▸ **THE PROBLEM**:
Extract the text of every line in the data below, copying it word for word, and please leave the pictures out of your answer.

*** Begin section ***

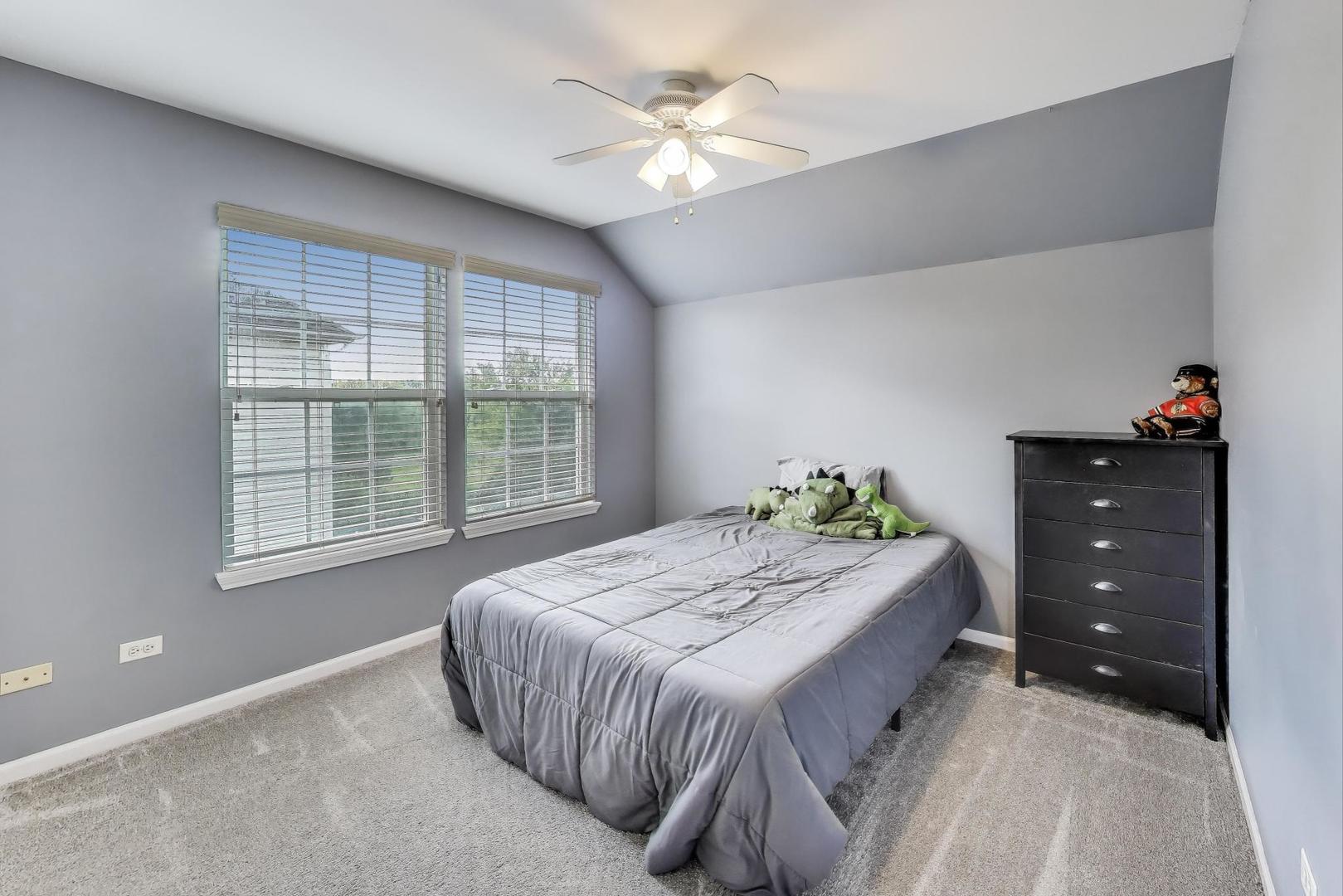 17119 West Prairieview Lane Gurnee, IL 60031 - Photo 23 of 40 a bedroom with a bed and a dresser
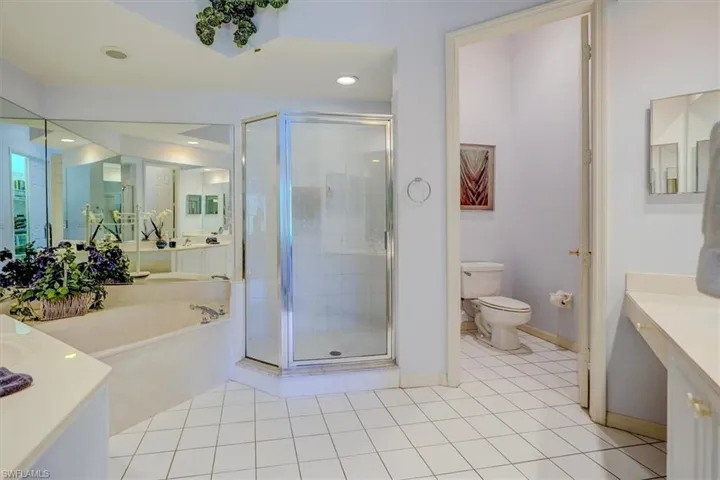 Bathroom with vanity, a shower stall, a bath, tile patterned flooring, and recessed lighting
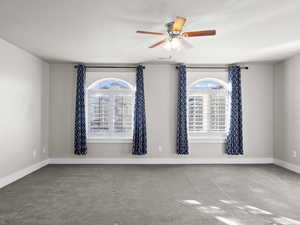 Unfurnished room featuring carpet flooring and ceiling fan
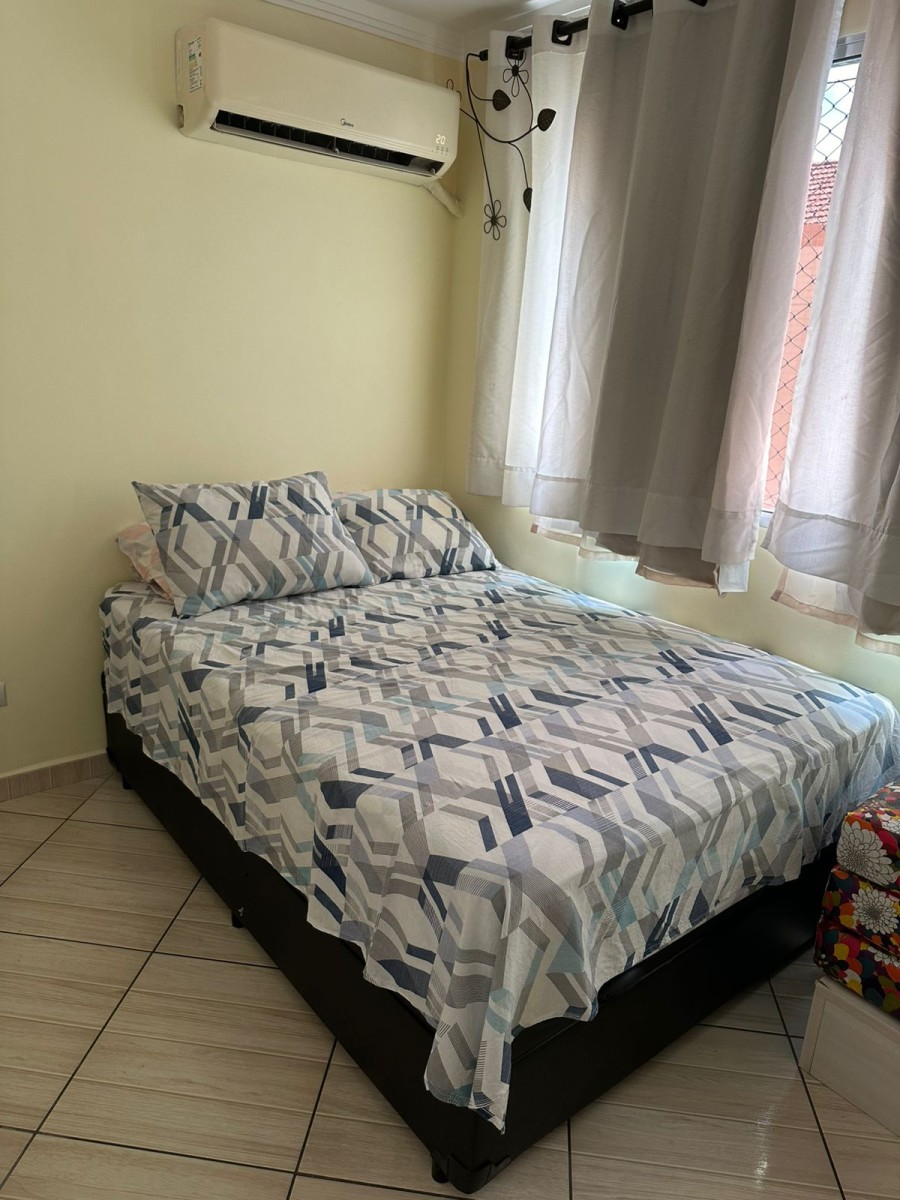 Apartamento à venda de um dormitório com garagem em São Vicente SP.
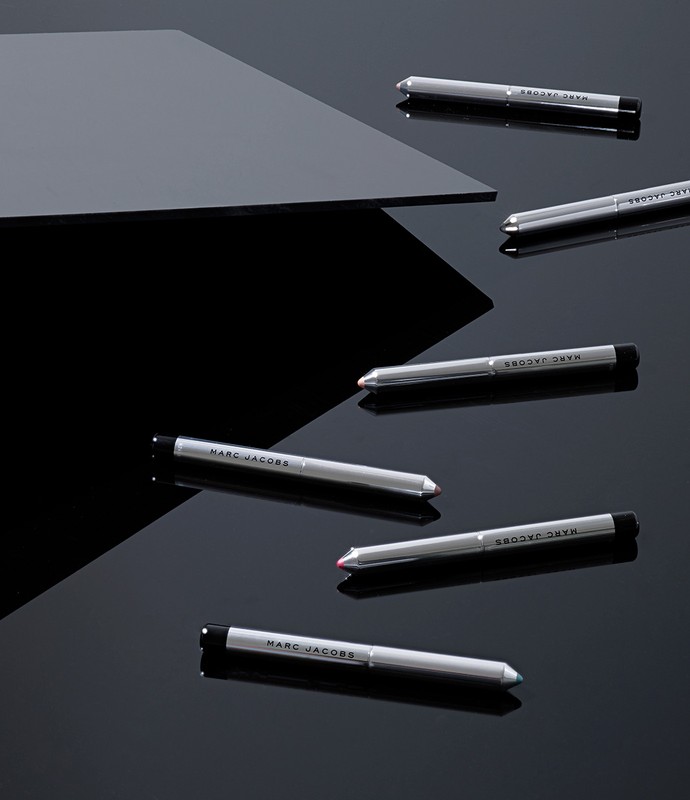 Several silver Marc Jacobs eyeliner pencils are displayed on a reflective black surface with a grey geometric shape in the background.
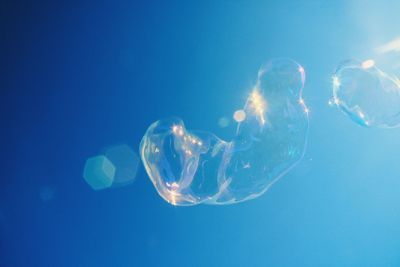 Low angle view of bubbles against blue sky on sunny day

*** End section ***

▸ **RESULT OF THE EXERCISE**:
 17119 West Prairieview Lane Gurnee, IL 60031 - Photo 23 of 40 a bedroom with a bed and a dresser
 Bathroom with vanity, a shower stall, a bath, tile patterned flooring, and recessed lighting
 Unfurnished room featuring carpet flooring and ceiling fan
 Apartamento à venda de um dormitório com garagem em São Vicente SP.
 Several silver Marc Jacobs eyeliner pencils are displayed on a reflective black surface with a grey geometric shape in the background.
 Low angle view of bubbles against blue sky on sunny day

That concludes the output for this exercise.